Print each record below precisely, with every picture left out of the copy.

→ INPUT FOR THIS TASK:
+--
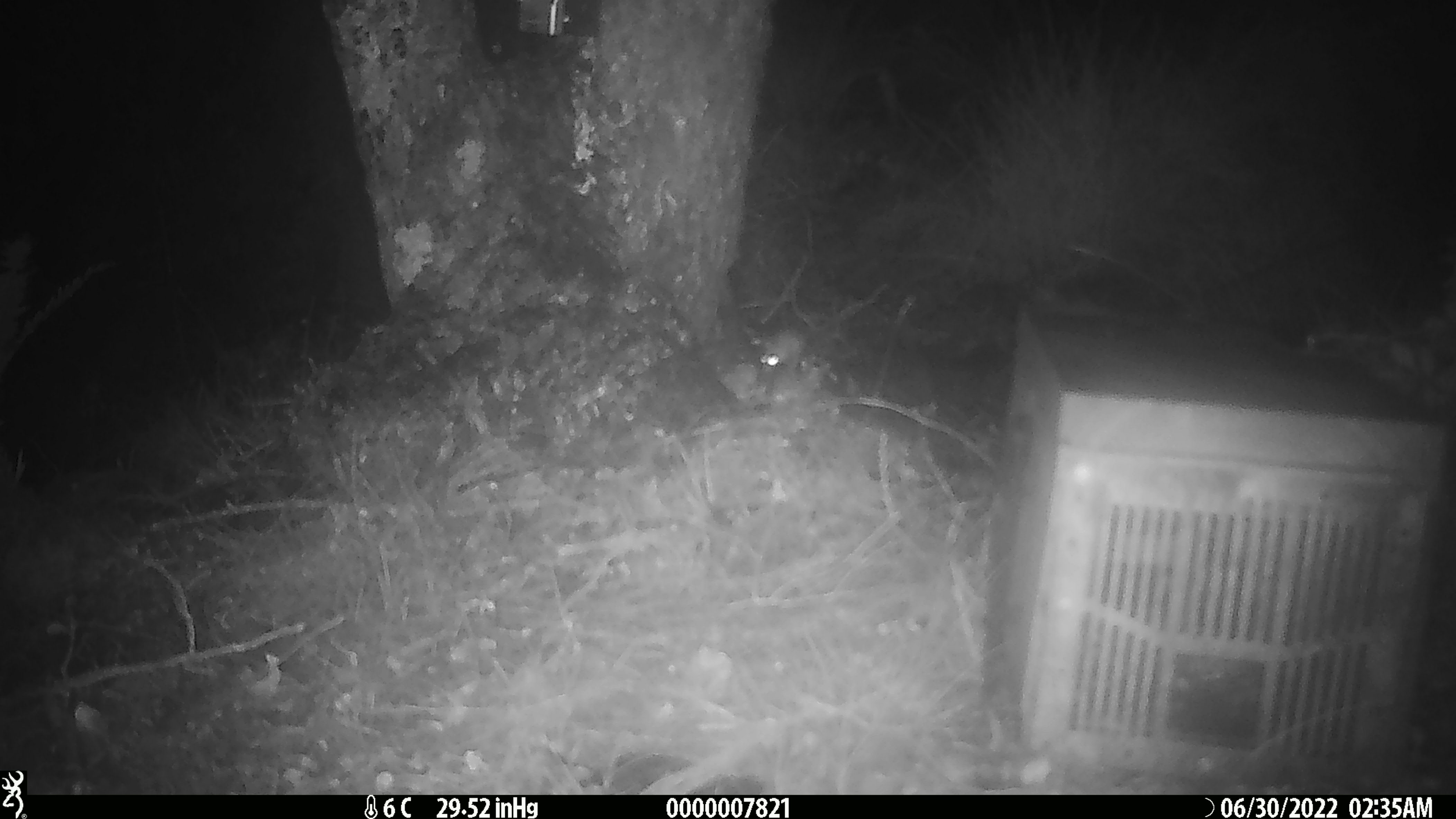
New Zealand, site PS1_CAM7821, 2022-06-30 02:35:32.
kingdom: Animalia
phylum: Chordata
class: Mammalia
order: Rodentia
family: Muridae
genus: Mus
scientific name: Mus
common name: mouse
+--
→ ANSWER AREA:
New Zealand, site PS1_CAM7821, 2022-06-30 02:35:32.
kingdom: Animalia
phylum: Chordata
class: Mammalia
order: Rodentia
family: Muridae
genus: Mus
scientific name: Mus
common name: mouse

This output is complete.